- [WHAT THE EXERCISE ASKS]:
Format the lines running from the line containing "In a sequence" through the line containing "be ordered?" as a JSON list of strings, one per line, leaving out blank lines. Include both of those lines and nothing else.

- [DATA FOR THIS TASK]:

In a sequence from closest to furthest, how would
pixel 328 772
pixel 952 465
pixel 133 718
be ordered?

...

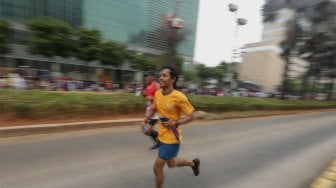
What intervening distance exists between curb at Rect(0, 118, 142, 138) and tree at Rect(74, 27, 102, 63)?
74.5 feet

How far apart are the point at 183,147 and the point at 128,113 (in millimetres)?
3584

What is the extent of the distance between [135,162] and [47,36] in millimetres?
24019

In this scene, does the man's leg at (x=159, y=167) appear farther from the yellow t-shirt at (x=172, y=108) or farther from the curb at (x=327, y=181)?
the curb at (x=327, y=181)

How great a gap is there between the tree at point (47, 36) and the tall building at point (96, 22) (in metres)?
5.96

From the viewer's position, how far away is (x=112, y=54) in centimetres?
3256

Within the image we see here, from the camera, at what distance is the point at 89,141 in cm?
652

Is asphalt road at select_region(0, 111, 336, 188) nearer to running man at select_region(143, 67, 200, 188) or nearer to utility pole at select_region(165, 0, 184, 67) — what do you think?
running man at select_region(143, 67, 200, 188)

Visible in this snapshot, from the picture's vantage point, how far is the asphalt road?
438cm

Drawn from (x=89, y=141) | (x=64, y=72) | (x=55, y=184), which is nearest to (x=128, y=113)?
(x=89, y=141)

---

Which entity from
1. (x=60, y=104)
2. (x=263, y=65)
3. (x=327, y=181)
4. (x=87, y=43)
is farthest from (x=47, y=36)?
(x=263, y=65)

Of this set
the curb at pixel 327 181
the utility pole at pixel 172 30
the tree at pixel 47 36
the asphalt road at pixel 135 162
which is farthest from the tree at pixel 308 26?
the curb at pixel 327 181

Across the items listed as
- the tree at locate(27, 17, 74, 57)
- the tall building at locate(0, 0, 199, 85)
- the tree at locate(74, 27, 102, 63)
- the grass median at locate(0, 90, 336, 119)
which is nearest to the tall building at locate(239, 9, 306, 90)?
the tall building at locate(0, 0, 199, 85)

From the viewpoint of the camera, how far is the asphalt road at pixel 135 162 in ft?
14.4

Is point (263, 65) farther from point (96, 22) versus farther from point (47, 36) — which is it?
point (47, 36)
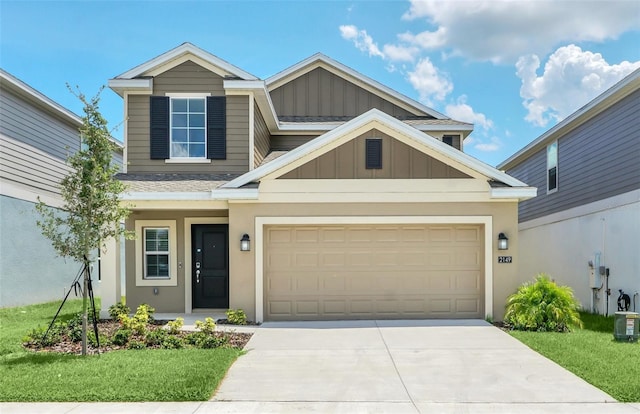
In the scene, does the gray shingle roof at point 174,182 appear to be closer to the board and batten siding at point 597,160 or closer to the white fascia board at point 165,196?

- [RESULT OF THIS EXERCISE]:
[
  "In a sequence from closest to furthest, how would",
  "pixel 328 772",
  "pixel 952 465",
  "pixel 133 718",
  "be ordered?"
]